Wir sollten auch beachten, dass Finanzinstitute 5-Jahres-Zinsfestschreibungen mögen, weshalb sie gern zu 5-Jahres-Bedingungen verkaufen.
Wieso Hauseigentümer werden?
Dir wird auffallen, dass Verkäufer, die über ihren Erfolg in der Immobilienbranche reden, nie die Menschen erwähnen, die alles verloren haben. Wenn du in Immobilien investierst, führen gewisse Bedingungen den Erfolg herbei, aber diese sind nicht zwangsläufig gerade dann gegeben, wenn du investieren willst.

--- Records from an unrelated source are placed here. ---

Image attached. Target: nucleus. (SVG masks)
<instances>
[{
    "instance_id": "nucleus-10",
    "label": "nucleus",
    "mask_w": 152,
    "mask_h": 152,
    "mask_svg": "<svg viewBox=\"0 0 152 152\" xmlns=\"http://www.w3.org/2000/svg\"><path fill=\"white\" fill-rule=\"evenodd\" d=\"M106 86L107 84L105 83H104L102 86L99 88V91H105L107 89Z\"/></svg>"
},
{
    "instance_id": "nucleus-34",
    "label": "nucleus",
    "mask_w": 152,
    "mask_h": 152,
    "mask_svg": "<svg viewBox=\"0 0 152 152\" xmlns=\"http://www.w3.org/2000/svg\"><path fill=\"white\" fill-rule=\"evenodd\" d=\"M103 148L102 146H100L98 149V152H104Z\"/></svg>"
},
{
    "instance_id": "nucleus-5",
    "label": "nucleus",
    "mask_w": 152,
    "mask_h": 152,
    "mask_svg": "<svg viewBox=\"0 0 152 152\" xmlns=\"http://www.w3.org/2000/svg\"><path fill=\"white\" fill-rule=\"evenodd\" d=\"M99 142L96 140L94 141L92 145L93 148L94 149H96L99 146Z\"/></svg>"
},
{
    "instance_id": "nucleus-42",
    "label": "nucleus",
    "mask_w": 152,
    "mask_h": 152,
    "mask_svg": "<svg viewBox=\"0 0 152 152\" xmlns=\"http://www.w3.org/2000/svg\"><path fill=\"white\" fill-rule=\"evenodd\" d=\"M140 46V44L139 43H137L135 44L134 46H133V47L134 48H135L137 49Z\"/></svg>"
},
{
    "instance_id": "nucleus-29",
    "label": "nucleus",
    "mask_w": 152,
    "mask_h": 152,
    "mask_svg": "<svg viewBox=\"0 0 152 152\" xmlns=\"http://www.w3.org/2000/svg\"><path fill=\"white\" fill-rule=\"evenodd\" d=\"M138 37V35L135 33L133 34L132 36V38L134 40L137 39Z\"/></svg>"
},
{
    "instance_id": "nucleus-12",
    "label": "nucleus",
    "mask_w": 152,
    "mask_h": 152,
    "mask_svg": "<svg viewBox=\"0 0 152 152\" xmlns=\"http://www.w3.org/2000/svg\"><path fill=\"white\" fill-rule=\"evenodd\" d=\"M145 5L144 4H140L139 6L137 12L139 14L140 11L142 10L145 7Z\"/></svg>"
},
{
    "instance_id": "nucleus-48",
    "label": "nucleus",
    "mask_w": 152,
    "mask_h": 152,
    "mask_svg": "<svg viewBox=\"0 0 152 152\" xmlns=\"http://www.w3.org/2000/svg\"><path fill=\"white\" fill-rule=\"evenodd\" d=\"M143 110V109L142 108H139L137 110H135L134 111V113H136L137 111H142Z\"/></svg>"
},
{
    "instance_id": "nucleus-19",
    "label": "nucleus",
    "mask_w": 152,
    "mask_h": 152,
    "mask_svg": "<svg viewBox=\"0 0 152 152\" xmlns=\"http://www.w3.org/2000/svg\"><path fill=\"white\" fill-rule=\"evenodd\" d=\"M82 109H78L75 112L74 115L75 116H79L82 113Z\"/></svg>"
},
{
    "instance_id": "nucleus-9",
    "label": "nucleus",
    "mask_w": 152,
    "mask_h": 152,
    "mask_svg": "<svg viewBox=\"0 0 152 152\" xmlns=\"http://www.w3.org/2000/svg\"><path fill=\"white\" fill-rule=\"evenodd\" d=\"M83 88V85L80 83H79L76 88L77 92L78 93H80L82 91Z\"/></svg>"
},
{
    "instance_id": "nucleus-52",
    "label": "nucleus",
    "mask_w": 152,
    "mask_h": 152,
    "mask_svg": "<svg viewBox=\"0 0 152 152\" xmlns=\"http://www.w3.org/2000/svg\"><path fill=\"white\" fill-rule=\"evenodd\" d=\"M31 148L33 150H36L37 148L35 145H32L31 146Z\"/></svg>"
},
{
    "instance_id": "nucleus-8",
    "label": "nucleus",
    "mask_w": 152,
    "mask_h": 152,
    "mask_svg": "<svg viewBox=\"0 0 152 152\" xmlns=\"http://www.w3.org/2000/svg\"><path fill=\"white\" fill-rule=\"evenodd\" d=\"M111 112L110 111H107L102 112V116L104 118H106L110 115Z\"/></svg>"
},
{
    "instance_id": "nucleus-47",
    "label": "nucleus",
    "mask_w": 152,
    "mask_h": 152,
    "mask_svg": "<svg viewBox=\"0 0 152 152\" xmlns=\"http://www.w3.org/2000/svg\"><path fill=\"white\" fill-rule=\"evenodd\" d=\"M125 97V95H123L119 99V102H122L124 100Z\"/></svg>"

Wenn du dir einen Ort zum Leben aussuchst, musst du deine Zahlungsfähigkeit berücksichtigen (nachdem all die anderen finanziellen Verpflichtungen erfüllt sind) und nicht vermeintliche Gewinne, die auf reiner Spekulation basieren.
Ist dein Eigentum eine Investition? Vielleicht, wenn du das Glück hast, zu günstigen Bedingungen zu kaufen, was du wiederum nur im Nachhinein wissen kannst.
Wie dem auch sei: Beim Investieren zählt die Diversifizierung. Bist du diversifiziert? Oder gehst du ein Risiko ein, indem du alle Eier in eine Art von Investmentkörbchen legst?
Wohneigentum: Brauchst du das wirklich? Investieren ist wichtig, aber Immobilien sind nicht die einzige Möglichkeit zur Investition.